Wednesday, March 2, 2016

Sermon for the Third Sunday in Lent, February 28, 2016

Text: Luke 13:1-9


            Beloved in Christ, we are in Lent because we need another chance. As we learned two weeks ago, if someone like the holy Son of God can be tempted, so can we—and we will not be as successful as He was. And so we need another chance. We need another chance to take on temptation and this time get it right. As we learned last week, if the high priests and religious leaders in the holiest of cities, Jerusalem, could fall into hypocrisy, formalism, and other sin, so much so that they ended up clamoring for Christ’s death, so can we. And so we need another chance. We need another chance to repent of our mediocre Christianity and to embrace the life that God has given us.

            But what shall we do with another chance? The problem with second chances is that we will simply do what we did the first time around. We will make the same errors and end up in the same place. Or we will compound the old errors with new ones and make things even more of a mess.

            That is what some people in the crowd did in today’s Gospel. They had come to our Lord Jesus Christ because they knew that He offered forgiveness and new life. But what did they do when they had a chance to live and think better than they had in the past? They pointed to some people who had suffered horribly and thought themselves better. They assumed that those Galileans who had been butchered mercilessly and in a sacrilegious manner were worse people than themselves. Because they had escaped such a fate, they assumed that everything was all right with them. But, of course, such an attitude was a very foolish one to take. After all, the Galileans who were butchered could also have reasonably thought themselves superior to their peers until Pilate killed them. Don’t boast about the downfall of others when you don’t know your own outcome.

            It is tempting to look at the manifest sins of other people and the consequences they suffer rather than to look at our own. It doesn’t help that we live in a society that is dead set against God and His Word. Just when you think it cannot get any crazier, it does. Our culture long ago decided that it was going to deify every person’s desires. Whatever you feel in your heart has to be right, it decided. At first, it simply meant that you should pursue your dreams, even if it meant shirking your responsibilities. Then it meant that you should marry someone you had fallen madly in love with, even if it was just five minutes ago and you were already married. Then people started saying that since marriage ought to be all about following your heart as it feels right now, then it doesn’t matter if it is a marriage between a man and a woman, two men, two women, or three or more partners. More recently, men have said that if they feel more like a woman (or vice versa), they must be called one by the rest of society. Even more recently, a woman has declared herself to be a cat trapped in a human body and has demanded to be treated accordingly. The Crazy Train has definitely left the station and is not turning back. And I fear that this is simply the first act of a long play in the Theater of the Absurd.

# DATA RECORDS:
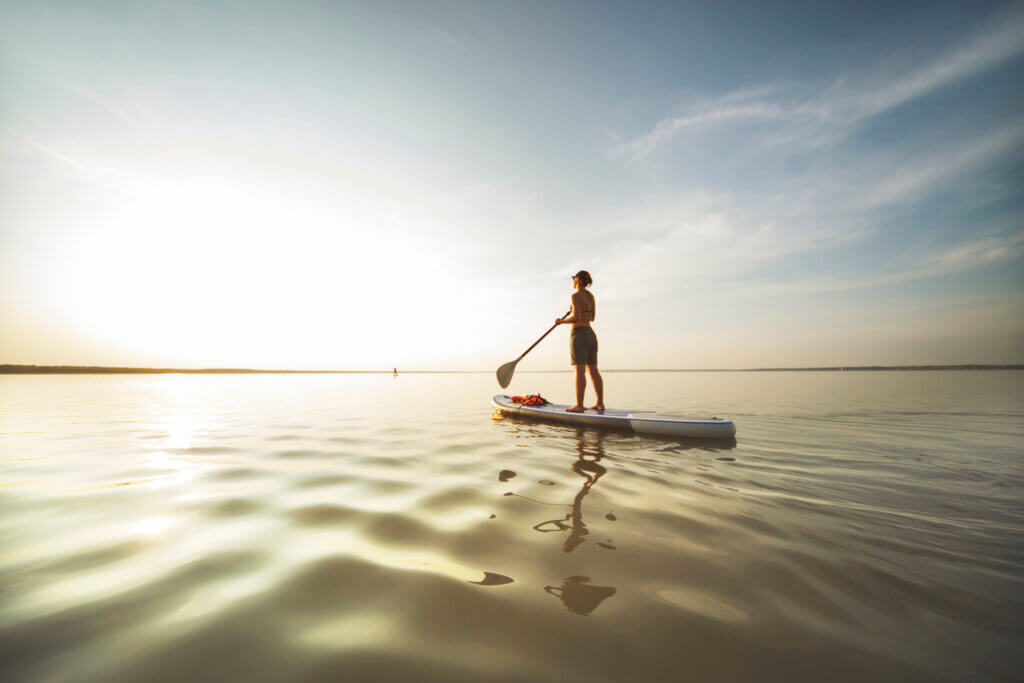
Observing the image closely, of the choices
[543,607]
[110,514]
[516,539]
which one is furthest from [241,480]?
[543,607]

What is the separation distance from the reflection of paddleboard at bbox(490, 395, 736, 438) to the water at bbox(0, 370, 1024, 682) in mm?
1497

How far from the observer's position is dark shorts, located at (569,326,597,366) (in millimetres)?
7871

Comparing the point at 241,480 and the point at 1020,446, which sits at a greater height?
the point at 1020,446

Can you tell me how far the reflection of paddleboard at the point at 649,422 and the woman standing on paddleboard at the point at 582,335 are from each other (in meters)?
0.40

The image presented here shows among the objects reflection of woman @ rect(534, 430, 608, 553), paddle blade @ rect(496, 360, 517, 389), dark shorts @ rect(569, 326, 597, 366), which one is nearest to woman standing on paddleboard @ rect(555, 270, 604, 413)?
dark shorts @ rect(569, 326, 597, 366)

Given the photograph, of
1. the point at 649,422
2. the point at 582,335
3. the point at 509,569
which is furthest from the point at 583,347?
the point at 509,569

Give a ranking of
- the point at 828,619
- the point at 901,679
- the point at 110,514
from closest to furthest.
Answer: the point at 901,679 → the point at 828,619 → the point at 110,514

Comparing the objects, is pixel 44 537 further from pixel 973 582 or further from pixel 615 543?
pixel 973 582

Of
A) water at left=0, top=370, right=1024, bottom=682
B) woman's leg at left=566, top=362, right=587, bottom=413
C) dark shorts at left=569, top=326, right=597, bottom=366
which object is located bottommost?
water at left=0, top=370, right=1024, bottom=682

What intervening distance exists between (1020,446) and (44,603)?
10.3 m

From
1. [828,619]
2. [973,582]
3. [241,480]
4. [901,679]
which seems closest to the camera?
[901,679]

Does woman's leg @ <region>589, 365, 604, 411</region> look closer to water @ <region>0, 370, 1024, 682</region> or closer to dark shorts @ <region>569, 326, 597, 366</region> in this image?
dark shorts @ <region>569, 326, 597, 366</region>

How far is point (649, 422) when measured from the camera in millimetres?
6590

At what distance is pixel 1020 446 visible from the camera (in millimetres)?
5410
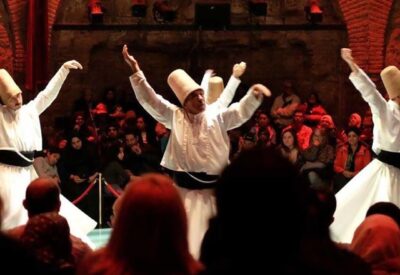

# INSTRUCTION 1:
Answer these questions from the sermon, one line each:
(a) Which Bible passage is given as the sermon's text?
(b) Who killed the Galileans?
(c) What does the sermon say a woman has declared herself to be?
# INSTRUCTION 2:
Copy the part of the sermon that begins with the words containing "Sermon for the" and ends with "has given us.", unchanged.

# WRITTEN SOLUTION 1:
(a) Luke 13:1-9
(b) Pilate
(c) A cat trapped in a human body

# WRITTEN SOLUTION 2:
Sermon for the Third Sunday in Lent, February 28, 2016

Text: Luke 13:1-9


            Beloved in Christ, we are in Lent because we need another chance. As we learned two weeks ago, if someone like the holy Son of God can be tempted, so can we—and we will not be as successful as He was. And so we need another chance. We need another chance to take on temptation and this time get it right. As we learned last week, if the high priests and religious leaders in the holiest of cities, Jerusalem, could fall into hypocrisy, formalism, and other sin, so much so that they ended up clamoring for Christ’s death, so can we. And so we need another chance. We need another chance to repent of our mediocre Christianity and to embrace the life that God has given us.